(begin)
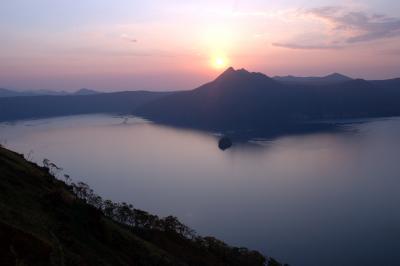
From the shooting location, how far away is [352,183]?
261 feet

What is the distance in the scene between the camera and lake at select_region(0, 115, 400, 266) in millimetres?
51344

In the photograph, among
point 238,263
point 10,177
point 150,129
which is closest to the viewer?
point 10,177

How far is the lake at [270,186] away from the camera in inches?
2021

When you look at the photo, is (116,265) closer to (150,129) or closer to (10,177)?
(10,177)

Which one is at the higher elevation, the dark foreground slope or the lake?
the dark foreground slope

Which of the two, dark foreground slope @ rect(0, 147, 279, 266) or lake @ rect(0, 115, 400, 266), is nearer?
dark foreground slope @ rect(0, 147, 279, 266)

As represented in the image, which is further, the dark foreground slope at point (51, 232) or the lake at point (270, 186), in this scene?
the lake at point (270, 186)

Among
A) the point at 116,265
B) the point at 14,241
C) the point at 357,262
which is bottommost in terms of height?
the point at 357,262

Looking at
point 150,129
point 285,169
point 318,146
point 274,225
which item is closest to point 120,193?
point 274,225

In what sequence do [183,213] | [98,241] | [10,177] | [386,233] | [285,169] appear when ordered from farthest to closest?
[285,169]
[183,213]
[386,233]
[10,177]
[98,241]

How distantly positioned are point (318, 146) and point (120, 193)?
75.6 m

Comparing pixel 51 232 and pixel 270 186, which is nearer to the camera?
pixel 51 232

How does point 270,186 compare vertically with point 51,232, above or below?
below

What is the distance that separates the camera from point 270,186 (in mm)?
79625
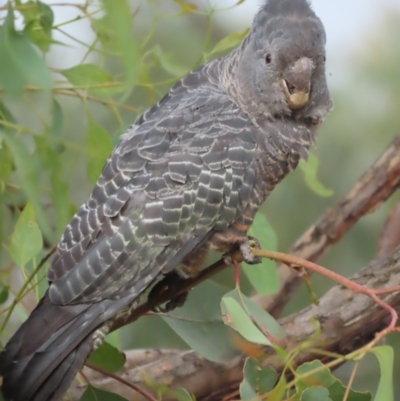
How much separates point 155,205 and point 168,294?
8.1 inches

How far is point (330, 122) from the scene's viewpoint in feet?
8.09

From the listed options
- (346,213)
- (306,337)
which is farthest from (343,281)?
(346,213)

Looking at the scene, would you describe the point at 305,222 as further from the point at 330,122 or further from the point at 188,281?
the point at 188,281

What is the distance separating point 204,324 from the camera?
1.24 m

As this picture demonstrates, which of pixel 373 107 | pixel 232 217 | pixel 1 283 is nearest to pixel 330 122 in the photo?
pixel 373 107

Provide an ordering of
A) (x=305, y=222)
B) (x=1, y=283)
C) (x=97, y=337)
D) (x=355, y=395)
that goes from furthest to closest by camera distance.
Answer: (x=305, y=222), (x=1, y=283), (x=97, y=337), (x=355, y=395)

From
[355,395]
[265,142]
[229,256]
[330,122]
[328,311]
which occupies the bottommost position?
[355,395]

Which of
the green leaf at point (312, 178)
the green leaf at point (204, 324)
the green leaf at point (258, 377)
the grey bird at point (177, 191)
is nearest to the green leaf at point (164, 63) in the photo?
the grey bird at point (177, 191)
(end)
> _Exercise details_: Copy out the records word for word, starting at the line that contains "How distantly positioned" and ending at the line that contains "y=337), (x=355, y=395)", with both of those lines included. Leave out the pictures.

> _Result of this task_:
How distantly positioned are point (318, 146) and point (120, 193)?
75.6 m

Comparing pixel 51 232 and pixel 270 186, which is nearer to the camera?
pixel 51 232

How does point 270,186 compare vertically with point 51,232, above or below?
below

What is the distance that separates the camera from point 270,186 (in mm)?
79625
How much separates point 155,205 and point 168,294?
8.1 inches

How far is point (330, 122) from the scene's viewpoint in feet?
8.09

From the listed options
- (346,213)
- (306,337)
which is farthest from (343,281)?
(346,213)

Looking at the scene, would you describe the point at 305,222 as further from the point at 330,122 or further from the point at 188,281?
the point at 188,281

What is the distance separating point 204,324 from the camera?
1.24 m

As this picture demonstrates, which of pixel 373 107 | pixel 232 217 | pixel 1 283 is nearest to pixel 330 122 in the photo?
pixel 373 107

Provide an ordering of
A) (x=305, y=222)
B) (x=1, y=283)
C) (x=97, y=337)
D) (x=355, y=395)
that goes from furthest to closest by camera distance.
Answer: (x=305, y=222), (x=1, y=283), (x=97, y=337), (x=355, y=395)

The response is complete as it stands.